— Par Sabrina Solar —
Le Tribunal International du Droit de la Mer a rendu, mardi 21 mai 2024, une décision historique en faveur de plusieurs petits États insulaires. Ces nations, incluant Antigua-et-Barbuda, Saint-Vincent-et-les Grenadines, Saint-Kitts-et-Nevis, et Sainte-Lucie, ont intenté une action en justice pour renforcer les obligations climatiques des États signataires de la Convention des Nations Unies sur le Droit de la Mer (UNCLOS). Cette décision pourrait avoir des implications significatives pour les litiges climatiques futurs.
Une révision inédite de la pollution marine
La juridiction basée à Hambourg, en Allemagne, a statué que les émissions de gaz à effet de serre (GES) doivent être considérées comme une forme de pollution marine.
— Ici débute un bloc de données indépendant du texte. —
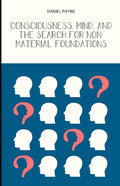 Consciousness, Mind, and the Search for Non-Material Foundations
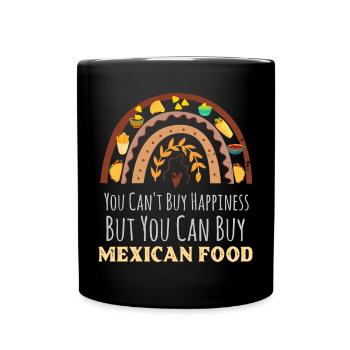 Amateur de cuisine mexicaine Bohemian Rainbow que vous ne pouvez pas acheter - Mug uni - noir - Devant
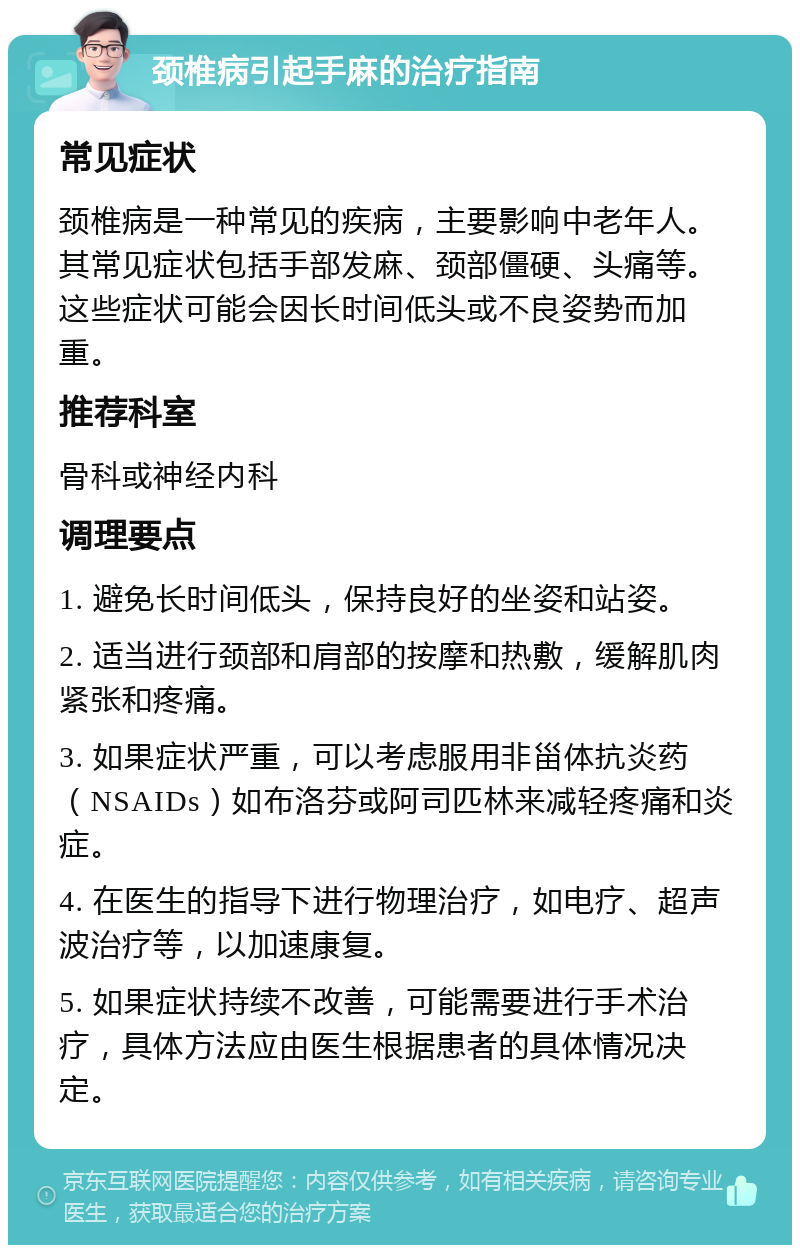 颈椎病引起手麻的治疗指南 常见症状 颈椎病是一种常见的疾病，主要影响中老年人。其常见症状包括手部发麻、颈部僵硬、头痛等。这些症状可能会因长时间低头或不良姿势而加重。 推荐科室 骨科或神经内科 调理要点 1. 避免长时间低头，保持良好的坐姿和站姿。 2. 适当进行颈部和肩部的按摩和热敷，缓解肌肉紧张和疼痛。 3. 如果症状严重，可以考虑服用非甾体抗炎药（NSAIDs）如布洛芬或阿司匹林来减轻疼痛和炎症。 4. 在医生的指导下进行物理治疗，如电疗、超声波治疗等，以加速康复。 5. 如果症状持续不改善，可能需要进行手术治疗，具体方法应由医生根据患者的具体情况决定。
Ce jugement s’appuie sur la définition de la pollution marine dans la Convention de l’ONU, qui inclut toute « introduction par l’homme, directement ou indirectement, de substances ou d’énergie dans le milieu marin (…) qui entraîne ou est susceptible d’entraîner des effets délétères ». Le tribunal a ainsi clarifié que les émissions de GES relèvent de cette définition, en raison de leurs effets sur le réchauffement climatique et l’acidification des océans.
Obligations des états pollueurs
La Cour a insisté sur l’obligation des États de « prendre toutes les mesures nécessaires pour prévenir, réduire et maîtriser la pollution marine due aux émissions anthropiques de gaz à effet de serre ». Cela inclut la réduction des émissions, la protection et la préservation de l’environnement marin contre les impacts du changement climatique, ainsi que la restauration des écosystèmes détruits. Les juges ont également souligné que ces actions doivent être basées sur les meilleures connaissances scientifiques disponibles et appliquées avec une grande diligence.
Répercussions et réactions
Bien que l’avis du tribunal soit consultatif et non contraignant, il influence la manière dont les tribunaux nationaux et la justice internationale interpréteront le traité. Cette décision est une victoire historique pour les petites nations insulaires, souvent les plus vulnérables aux effets du changement climatique. Le Premier ministre d’Antigua-et-Barbuda, Gaston Browne, a salué cette décision, déclarant que sans une action rapide, le changement climatique pourrait rendre les îles de leurs ancêtres inhabitables.
Les actions en justice climatique en expansion
Cette décision s’inscrit dans un contexte plus large de multiplication des actions en justice contre l’inaction climatique des gouvernements. La Cour internationale de justice (CIJ) examine actuellement une demande du Vanuatu pour clarifier les obligations des États en matière de changement climatique. De plus, en janvier 2023, la Colombie et le Chili ont sollicité un avis de la Cour interaméricaine des droits de l’Homme sur les obligations étatiques en matière de lutte contre l’urgence climatique, au regard du droit international des droits humains.
Un appel à une action renforcée
Les écosystèmes océaniques jouent un rôle crucial en absorbant une grande partie du dioxyde de carbone émis par les activités humaines et en produisant la moitié de l’oxygène que nous respirons. Toutefois, l’augmentation des émissions de GES réchauffe et acidifie les océans, menaçant gravement la vie marine et les écosystèmes. Les températures de surface des océans ont atteint des records mensuels en avril pour le treizième mois consécutif, selon le programme Copernicus de l’UE.
Un jalon important
La décision du Tribunal International du Droit de la Mer constitue un jalon important dans la reconnaissance juridique des effets du changement climatique. Elle pourrait influencer de manière significative les futures obligations des États en matière de protection de l’environnement marin et de lutte contre le réchauffement climatique. Les petits États insulaires, en obtenant ce jugement, montrent leur détermination à combattre pour leur survie face à une crise climatique mondiale.